*** Opening of Data records ***
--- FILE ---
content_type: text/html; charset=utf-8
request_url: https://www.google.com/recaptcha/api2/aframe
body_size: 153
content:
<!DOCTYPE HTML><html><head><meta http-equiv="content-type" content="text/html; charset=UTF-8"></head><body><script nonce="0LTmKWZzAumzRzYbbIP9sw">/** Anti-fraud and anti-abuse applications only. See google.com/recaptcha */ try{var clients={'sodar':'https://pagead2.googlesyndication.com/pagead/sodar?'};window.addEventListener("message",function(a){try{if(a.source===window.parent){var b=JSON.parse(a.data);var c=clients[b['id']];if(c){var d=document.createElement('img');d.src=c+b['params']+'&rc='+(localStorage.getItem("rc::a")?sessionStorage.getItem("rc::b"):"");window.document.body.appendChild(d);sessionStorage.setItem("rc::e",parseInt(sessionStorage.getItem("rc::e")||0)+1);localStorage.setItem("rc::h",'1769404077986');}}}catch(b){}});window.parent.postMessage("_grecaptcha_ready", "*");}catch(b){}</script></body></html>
*** Close of Data records ***
What to produce :: Your response must repeat the entries above exactly, in full.

Result for this task ::
--- FILE ---
content_type: text/html; charset=utf-8
request_url: https://www.google.com/recaptcha/api2/aframe
body_size: 153
content:
<!DOCTYPE HTML><html><head><meta http-equiv="content-type" content="text/html; charset=UTF-8"></head><body><script nonce="0LTmKWZzAumzRzYbbIP9sw">/** Anti-fraud and anti-abuse applications only. See google.com/recaptcha */ try{var clients={'sodar':'https://pagead2.googlesyndication.com/pagead/sodar?'};window.addEventListener("message",function(a){try{if(a.source===window.parent){var b=JSON.parse(a.data);var c=clients[b['id']];if(c){var d=document.createElement('img');d.src=c+b['params']+'&rc='+(localStorage.getItem("rc::a")?sessionStorage.getItem("rc::b"):"");window.document.body.appendChild(d);sessionStorage.setItem("rc::e",parseInt(sessionStorage.getItem("rc::e")||0)+1);localStorage.setItem("rc::h",'1769404077986');}}}catch(b){}});window.parent.postMessage("_grecaptcha_ready", "*");}catch(b){}</script></body></html>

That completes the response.